→ **Anhand der Angaben**:
1/ Beantworte zum Interview mit Major der Reserve Paul G. diese Fragen:
(a) Welche Fächer studiert er?
(b) Zu welcher Abteilung der litauischen Brigade gehört er?
(c) In welchem Monat geht er nach Litauen?
2/ Wie lässt sich der Absatz aus dem Interview mit Major der Reserve Paul G., der mit „Zum anderen ist mein Einsatzzeitraum“ beginnt, als kurze Liste wiedergeben, ohne seine wesentlichen Fakten zu verlieren?

→ **Ausgewählter Auszug**:
Tausche Hörsaal gegen Einsatz
Tausche Hörsaal gegen Einsatz
- Datum:
- Ort:
- Viereck-Stallberg
- Lesedauer:
- 3 MIN
Eigentlich studiert Major der Reserve Paul G. Philosophie und Kulturwissenschaft. Doch schon bald tauscht der 34-Jährige Hörsaal und Zivil gegen Uniform und Auslandseinsatz. Als Reservistendienstleistender wird er für mehr als ein halbes Jahr bei der NATO-Mission Enhanced Forward Presence (EFP) in Litauen dabei sein. Wir haben ihn kurz vor der Abreise getroffen.
Herr Major, Sie gehen als Embedded Planer in der Iron Wolf Brigade zu EFP. Was muss ich mir darunter vorstellen, wie sieht Ihr Alltag dort aus?
Major der Reserve Paul G.: Der Dienstposten hat zwei Besonderheiten. Zum einen werde ich nicht bei dem multinationalen Gefechtsverband (Battlegroup), der unter deutscher Führung steht, eingesetzt sein, sondern direkt bei der litauischen Iron Wolf Brigade. Der Embedded Planer ist ein Verbindungsoffizier zwischen der multinationalen Battlegroup und der übergeordneten Brigade. Ich selbst bin dabei Teil der G3-Abteilung der litauischen Brigade und damit „Auge und Ohr“ der multinationalen Kräfte. In dieser Abteilung werden Ausbildung und Übungen geplant und geführt. Ich nehme an Besprechungen beider Verbände teil, verteile Informationen und werde auch bei Übungen durch die litauische Brigade eingesetzt.
Zum anderen ist mein Einsatzzeitraum ein anderer als derjenigen, die in dem multinationalen Gefechtsverband eingesetzt sind – er verläuft versetzt zur normalen Rotation. Ich nehme an der zweiten Hälfte der 10. und der ersten Hälfte der 11. Rotation teil. Das bedeutet für mich, ich gehe bereits im September nach Litauen und nicht wie der Großteil der 11. Rotation im Januar.

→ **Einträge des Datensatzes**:
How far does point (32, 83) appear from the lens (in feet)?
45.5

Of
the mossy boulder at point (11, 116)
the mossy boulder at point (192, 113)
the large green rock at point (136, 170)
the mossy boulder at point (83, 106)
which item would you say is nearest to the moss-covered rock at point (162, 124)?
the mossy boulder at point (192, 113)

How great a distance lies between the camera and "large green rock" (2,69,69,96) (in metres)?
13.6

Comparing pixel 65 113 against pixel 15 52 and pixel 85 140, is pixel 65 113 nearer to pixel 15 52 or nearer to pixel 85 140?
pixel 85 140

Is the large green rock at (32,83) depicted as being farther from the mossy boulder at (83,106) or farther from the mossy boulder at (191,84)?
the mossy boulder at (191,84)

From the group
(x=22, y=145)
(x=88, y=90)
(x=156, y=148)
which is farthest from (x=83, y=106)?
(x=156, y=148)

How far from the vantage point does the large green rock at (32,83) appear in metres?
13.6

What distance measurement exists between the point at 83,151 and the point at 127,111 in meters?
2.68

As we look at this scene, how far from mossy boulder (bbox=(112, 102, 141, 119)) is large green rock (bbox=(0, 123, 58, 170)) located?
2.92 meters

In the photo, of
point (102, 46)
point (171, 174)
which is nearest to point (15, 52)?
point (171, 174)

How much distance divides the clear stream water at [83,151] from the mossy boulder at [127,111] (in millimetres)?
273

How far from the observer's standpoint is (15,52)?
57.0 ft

→ **Lösungen der Aufgaben**:
1/
(a) Philosophie und Kulturwissenschaft
(b) Zur G3-Abteilung
(c) Im September

2/
- Sein Einsatzzeitraum unterscheidet sich von dem der Kräfte im multinationalen Gefechtsverband und verläuft versetzt zur normalen Rotation.
- Er nimmt an der zweiten Hälfte der 10. und der ersten Hälfte der 11. Rotation teil.
- Er geht bereits im September nach Litauen, der Großteil der 11. Rotation erst im Januar.